Dans mon dernier article, j’ai parlé de tous les avantages de la vie à Grand-Bassam et je le maintiens : Grand-Bassam est un excellent choix pour une vie plus calme, loin du boucan d’Abidjan. Elle offre un environnement plus sain à un coût de vie moindre. C’est parfait pour les familles ou les professionnels qui cherchent à mieux vivre pour moins cher. Grand-Bassam est souvent perçue comme une alternative douce, une parenthèse de sérénité par rapport à l’intensité abidjanaise.
Mais, soyons honnêtes : aucune ville n’est parfaite. Tout comme ailleurs, Grand-Bassam a ses défis. Avant de faire le grand saut, il est essentiel de connaître les réalités du quotidien, les limites logistiques et certains désavantages potentiels.
L’objectif de cet article est donc d’offrir un regard honnête, nuancé et utile à toute personne qui envisage de déménager a Grand Bassam.
1. Les Difficultés de Transports et de Mobilité Quand on Déménage à Grand Bassam
Sur la carte, Grand-Bassam semble tout proche d’Abidjan. En théorie, la distance est d’environ 30–45 minutes via le boulevard Félix Houphouët-Boigny (ex-VGE). Mais en pratique, il faut parfois compter jusqu’à 1h30 ou plus aux heures de pointe, surtout avec les embouteillages monstres à l’entrée d’Abidjan. Pour quelqu’un qui doit se rendre chaque jour au Plateau ou à Cocody, la fatigue peut vite s’accumuler. Sans compter les conséquences sur le kilométrage et l’état des voitures.
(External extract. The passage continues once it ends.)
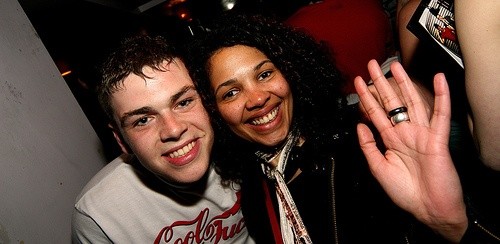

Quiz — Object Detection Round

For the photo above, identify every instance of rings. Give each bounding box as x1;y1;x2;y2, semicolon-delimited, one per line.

À l’intérieur de Bassam, la mobilité n’est pas toujours simple non plus. Certaines routes sont goudronnées, mais beaucoup restent endommagées ou impraticables en saison des pluies. Si tu n’as pas de véhicule adapté (4×4 ou voiture haute), tu risques de galérer dans certains quartiers. En effet, certaines routes se retrouvent carrément sous l’eau en saison de pluie.
Côté transport public, les options sont limitées :
- Yango fonctionne, mais reste assez cher pour des trajets réguliers.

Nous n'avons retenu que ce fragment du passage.